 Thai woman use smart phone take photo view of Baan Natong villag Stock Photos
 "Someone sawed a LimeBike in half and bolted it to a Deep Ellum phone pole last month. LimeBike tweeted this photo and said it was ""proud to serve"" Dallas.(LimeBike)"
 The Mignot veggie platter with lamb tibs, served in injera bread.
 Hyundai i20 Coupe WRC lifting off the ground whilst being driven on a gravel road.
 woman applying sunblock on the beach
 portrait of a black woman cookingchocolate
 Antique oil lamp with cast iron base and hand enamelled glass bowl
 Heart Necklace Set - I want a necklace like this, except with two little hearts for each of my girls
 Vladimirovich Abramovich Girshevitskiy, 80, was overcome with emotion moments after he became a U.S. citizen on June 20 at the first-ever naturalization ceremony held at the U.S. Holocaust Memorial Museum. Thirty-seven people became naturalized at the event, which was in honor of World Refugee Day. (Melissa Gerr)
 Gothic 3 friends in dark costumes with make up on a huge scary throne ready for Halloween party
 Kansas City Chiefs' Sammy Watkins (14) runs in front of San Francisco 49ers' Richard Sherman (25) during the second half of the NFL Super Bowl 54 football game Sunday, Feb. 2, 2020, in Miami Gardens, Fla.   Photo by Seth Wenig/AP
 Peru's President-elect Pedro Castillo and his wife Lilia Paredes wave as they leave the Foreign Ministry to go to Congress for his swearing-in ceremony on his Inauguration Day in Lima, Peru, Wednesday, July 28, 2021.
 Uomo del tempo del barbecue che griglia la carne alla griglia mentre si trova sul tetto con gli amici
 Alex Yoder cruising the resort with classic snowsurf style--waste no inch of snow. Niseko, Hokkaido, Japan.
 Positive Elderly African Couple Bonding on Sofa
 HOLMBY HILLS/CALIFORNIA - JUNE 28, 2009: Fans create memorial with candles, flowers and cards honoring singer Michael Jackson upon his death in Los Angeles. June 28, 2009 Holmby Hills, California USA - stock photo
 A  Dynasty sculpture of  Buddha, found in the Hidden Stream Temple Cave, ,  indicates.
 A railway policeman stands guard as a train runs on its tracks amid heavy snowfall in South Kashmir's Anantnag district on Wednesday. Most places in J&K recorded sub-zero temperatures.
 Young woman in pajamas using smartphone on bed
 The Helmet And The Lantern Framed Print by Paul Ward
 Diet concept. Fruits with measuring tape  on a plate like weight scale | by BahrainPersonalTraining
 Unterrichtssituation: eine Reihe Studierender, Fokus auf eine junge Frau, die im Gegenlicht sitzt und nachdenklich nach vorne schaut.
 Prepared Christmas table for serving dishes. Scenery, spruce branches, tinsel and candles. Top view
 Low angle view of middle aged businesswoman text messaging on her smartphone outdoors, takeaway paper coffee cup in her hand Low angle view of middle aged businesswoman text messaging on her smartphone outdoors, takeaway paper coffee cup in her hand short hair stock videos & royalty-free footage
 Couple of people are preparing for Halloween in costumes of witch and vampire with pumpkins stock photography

### Task prompt
The lines to copy are those in the records above containing the word "runs".

### Response
 Kansas City Chiefs' Sammy Watkins (14) runs in front of San Francisco 49ers' Richard Sherman (25) during the second half of the NFL Super Bowl 54 football game Sunday, Feb. 2, 2020, in Miami Gardens, Fla.   Photo by Seth Wenig/AP
 A railway policeman stands guard as a train runs on its tracks amid heavy snowfall in South Kashmir's Anantnag district on Wednesday. Most places in J&K recorded sub-zero temperatures.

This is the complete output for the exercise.